##### Data

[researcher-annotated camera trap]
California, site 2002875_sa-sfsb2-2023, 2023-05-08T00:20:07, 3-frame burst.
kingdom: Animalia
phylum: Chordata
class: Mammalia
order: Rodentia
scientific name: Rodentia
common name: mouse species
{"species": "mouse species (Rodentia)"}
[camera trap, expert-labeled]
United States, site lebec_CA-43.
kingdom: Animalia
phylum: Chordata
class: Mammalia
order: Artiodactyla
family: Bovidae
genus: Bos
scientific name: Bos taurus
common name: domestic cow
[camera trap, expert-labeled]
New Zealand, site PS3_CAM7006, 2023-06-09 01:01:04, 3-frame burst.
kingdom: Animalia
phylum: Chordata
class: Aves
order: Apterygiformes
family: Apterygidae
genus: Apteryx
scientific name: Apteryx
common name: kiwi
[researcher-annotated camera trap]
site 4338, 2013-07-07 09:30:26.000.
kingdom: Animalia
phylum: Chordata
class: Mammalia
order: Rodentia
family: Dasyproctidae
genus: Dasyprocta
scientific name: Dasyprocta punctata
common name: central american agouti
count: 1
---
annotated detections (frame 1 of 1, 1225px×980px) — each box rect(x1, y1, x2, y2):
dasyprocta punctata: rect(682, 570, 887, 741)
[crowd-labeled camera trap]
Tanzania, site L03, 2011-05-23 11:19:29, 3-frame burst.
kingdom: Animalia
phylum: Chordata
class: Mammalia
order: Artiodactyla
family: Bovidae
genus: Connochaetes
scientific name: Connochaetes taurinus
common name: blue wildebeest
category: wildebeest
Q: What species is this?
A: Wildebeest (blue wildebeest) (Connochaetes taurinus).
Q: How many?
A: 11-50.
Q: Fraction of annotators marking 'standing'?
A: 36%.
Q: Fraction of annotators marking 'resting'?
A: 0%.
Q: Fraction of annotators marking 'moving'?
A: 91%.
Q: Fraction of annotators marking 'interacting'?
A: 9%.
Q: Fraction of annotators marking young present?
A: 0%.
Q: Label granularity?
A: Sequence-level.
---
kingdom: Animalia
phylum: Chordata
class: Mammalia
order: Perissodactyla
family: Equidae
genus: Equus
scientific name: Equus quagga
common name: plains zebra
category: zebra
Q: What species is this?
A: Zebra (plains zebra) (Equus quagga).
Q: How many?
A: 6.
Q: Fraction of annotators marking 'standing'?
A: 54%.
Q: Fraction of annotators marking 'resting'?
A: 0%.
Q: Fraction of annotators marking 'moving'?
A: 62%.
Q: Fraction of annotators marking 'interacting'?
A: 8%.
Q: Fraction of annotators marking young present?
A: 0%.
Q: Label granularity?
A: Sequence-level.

##########

#### What to do
Give the entries again in full, with nothing changed.

#### Response
[researcher-annotated camera trap]
California, site 2002875_sa-sfsb2-2023, 2023-05-08T00:20:07, 3-frame burst.
kingdom: Animalia
phylum: Chordata
class: Mammalia
order: Rodentia
scientific name: Rodentia
common name: mouse species
{"species": "mouse species (Rodentia)"}
[camera trap, expert-labeled]
United States, site lebec_CA-43.
kingdom: Animalia
phylum: Chordata
class: Mammalia
order: Artiodactyla
family: Bovidae
genus: Bos
scientific name: Bos taurus
common name: domestic cow
[camera trap, expert-labeled]
New Zealand, site PS3_CAM7006, 2023-06-09 01:01:04, 3-frame burst.
kingdom: Animalia
phylum: Chordata
class: Aves
order: Apterygiformes
family: Apterygidae
genus: Apteryx
scientific name: Apteryx
common name: kiwi
[researcher-annotated camera trap]
site 4338, 2013-07-07 09:30:26.000.
kingdom: Animalia
phylum: Chordata
class: Mammalia
order: Rodentia
family: Dasyproctidae
genus: Dasyprocta
scientific name: Dasyprocta punctata
common name: central american agouti
count: 1
---
annotated detections (frame 1 of 1, 1225px×980px) — each box rect(x1, y1, x2, y2):
dasyprocta punctata: rect(682, 570, 887, 741)
[crowd-labeled camera trap]
Tanzania, site L03, 2011-05-23 11:19:29, 3-frame burst.
kingdom: Animalia
phylum: Chordata
class: Mammalia
order: Artiodactyla
family: Bovidae
genus: Connochaetes
scientific name: Connochaetes taurinus
common name: blue wildebeest
category: wildebeest
Q: What species is this?
A: Wildebeest (blue wildebeest) (Connochaetes taurinus).
Q: How many?
A: 11-50.
Q: Fraction of annotators marking 'standing'?
A: 36%.
Q: Fraction of annotators marking 'resting'?
A: 0%.
Q: Fraction of annotators marking 'moving'?
A: 91%.
Q: Fraction of annotators marking 'interacting'?
A: 9%.
Q: Fraction of annotators marking young present?
A: 0%.
Q: Label granularity?
A: Sequence-level.
---
kingdom: Animalia
phylum: Chordata
class: Mammalia
order: Perissodactyla
family: Equidae
genus: Equus
scientific name: Equus quagga
common name: plains zebra
category: zebra
Q: What species is this?
A: Zebra (plains zebra) (Equus quagga).
Q: How many?
A: 6.
Q: Fraction of annotators marking 'standing'?
A: 54%.
Q: Fraction of annotators marking 'resting'?
A: 0%.
Q: Fraction of annotators marking 'moving'?
A: 62%.
Q: Fraction of annotators marking 'interacting'?
A: 8%.
Q: Fraction of annotators marking young present?
A: 0%.
Q: Label granularity?
A: Sequence-level.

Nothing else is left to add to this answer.